Distributed File Systems: GFS & HDFS – System Design Core Concept

What:

Master-worker distributed filesystems (GFS, HDFS) designed to store and stream massive, Multi-Terabyte files across clusters of commodity hardware servers.

Primary purpose:

Providing high-throughput sequential data access for analytics engines while surviving frequent physical server disk failures.

Usually used for:

Analytical data lakes, MapReduce/Spark data sources, and LSM-tree database storage backings (HBase, Cassandra SSTables).

How should I think about this inside system architectures?

👑 Decoupled Master Control

The NameNode manages directory mappings *only*. Clients query the Master for block addresses, then read data bytes directly from DataNodes.

🧱 Massive Block Segmentation

Files are cut into massive 64 MB or 128 MB blocks (rather than standard 4 KB OS filesystem sectors) to minimize NameNode metadata RAM footprints.

🧱 Pipeline replication

During file writes, clients stream block chunks to DataNode A in a pipeline.
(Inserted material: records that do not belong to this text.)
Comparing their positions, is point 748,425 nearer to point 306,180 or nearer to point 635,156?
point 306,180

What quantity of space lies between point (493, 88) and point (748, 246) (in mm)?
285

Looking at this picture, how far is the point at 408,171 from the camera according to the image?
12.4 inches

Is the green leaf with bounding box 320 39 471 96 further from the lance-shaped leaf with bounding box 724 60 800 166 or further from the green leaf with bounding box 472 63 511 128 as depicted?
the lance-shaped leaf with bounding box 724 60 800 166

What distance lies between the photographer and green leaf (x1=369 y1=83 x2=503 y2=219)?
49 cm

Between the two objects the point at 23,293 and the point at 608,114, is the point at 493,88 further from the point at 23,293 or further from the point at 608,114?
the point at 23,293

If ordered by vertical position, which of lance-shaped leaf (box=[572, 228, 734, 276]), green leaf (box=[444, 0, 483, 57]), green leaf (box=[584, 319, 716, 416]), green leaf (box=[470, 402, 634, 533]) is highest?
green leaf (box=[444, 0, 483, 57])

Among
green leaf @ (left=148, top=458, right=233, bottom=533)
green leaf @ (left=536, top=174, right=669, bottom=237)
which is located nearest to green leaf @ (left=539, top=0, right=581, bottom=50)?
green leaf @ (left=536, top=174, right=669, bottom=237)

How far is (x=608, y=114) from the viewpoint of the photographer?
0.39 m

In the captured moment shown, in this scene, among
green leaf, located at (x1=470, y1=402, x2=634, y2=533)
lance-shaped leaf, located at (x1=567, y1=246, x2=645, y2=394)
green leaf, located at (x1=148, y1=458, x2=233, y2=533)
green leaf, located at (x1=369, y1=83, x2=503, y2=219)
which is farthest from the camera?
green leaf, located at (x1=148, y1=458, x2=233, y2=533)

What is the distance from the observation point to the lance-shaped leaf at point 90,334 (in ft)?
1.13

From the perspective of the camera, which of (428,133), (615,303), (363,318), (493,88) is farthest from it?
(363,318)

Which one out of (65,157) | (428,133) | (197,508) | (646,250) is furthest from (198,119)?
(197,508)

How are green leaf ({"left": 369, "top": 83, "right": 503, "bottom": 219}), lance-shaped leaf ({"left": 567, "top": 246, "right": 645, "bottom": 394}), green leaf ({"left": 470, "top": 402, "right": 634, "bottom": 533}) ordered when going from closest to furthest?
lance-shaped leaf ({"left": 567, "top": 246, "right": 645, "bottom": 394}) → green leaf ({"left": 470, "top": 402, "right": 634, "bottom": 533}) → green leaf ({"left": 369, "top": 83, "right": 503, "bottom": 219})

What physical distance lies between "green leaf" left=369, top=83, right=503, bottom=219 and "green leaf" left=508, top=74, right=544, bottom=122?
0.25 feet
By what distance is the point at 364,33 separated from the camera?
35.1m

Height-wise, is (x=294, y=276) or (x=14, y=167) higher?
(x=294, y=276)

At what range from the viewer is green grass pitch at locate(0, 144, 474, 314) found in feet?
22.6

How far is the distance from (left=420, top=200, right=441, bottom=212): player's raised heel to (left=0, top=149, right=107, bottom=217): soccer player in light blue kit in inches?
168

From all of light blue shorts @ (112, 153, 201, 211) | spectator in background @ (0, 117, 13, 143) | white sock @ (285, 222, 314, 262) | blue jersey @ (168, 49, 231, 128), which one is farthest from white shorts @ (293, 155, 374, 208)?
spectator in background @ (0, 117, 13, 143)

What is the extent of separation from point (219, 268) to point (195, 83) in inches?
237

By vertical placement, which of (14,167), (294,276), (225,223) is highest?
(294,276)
Node A forwards bytes to B, which forwards to C, minimizing network bottlenecks.

Distributed Cluster Node Matrix: Structuring master and worker boundaries:

Node Type	Operational Mechanic	Architectural Role
Master / NameNode	Maintains directory tree hierarchy and maps file paths to block arrays in RAM.	Single Coordinator (saves metadata edit logs to disk; does NOT touch file data bytes).
Worker / DataNode	Stores raw 64 MB / 128 MB data block segments on local Linux file disks.	Data Store (streams block bytes directly to clients; executes 3x replication loops).

Benefit	Cost
Sequential Throughput Economy (streaming massive 128 MB blocks directly from DataNodes achieves bare-metal disk throughput speeds)	No Random Modifies (files are strictly append-only; editing bytes inside the middle of a file is completely unsupported)
Commodity Fleet Durability (built-in 3x replication across distinct hardware server racks shields against routine host failures)	Master Metadata RAM Limits (because the NameNode maps every block in RAM, small-file proliferation exhausts Master memory)

Big Data Workload	Distributed File System Use	Architectural Rationale
Hadoop MapReduce / Spark	HDFS (Distributed File System)	High-volume sequential data-analytics jobs stream blocks locally from neighboring DataNodes, conserving cross-rack network bandwidth.
BigTable / HBase	GFS / HDFS Storage Layer	Appends database WAL records and SSTable segments sequentially to immutable DFS blocks, utilizing native 3x replica durability.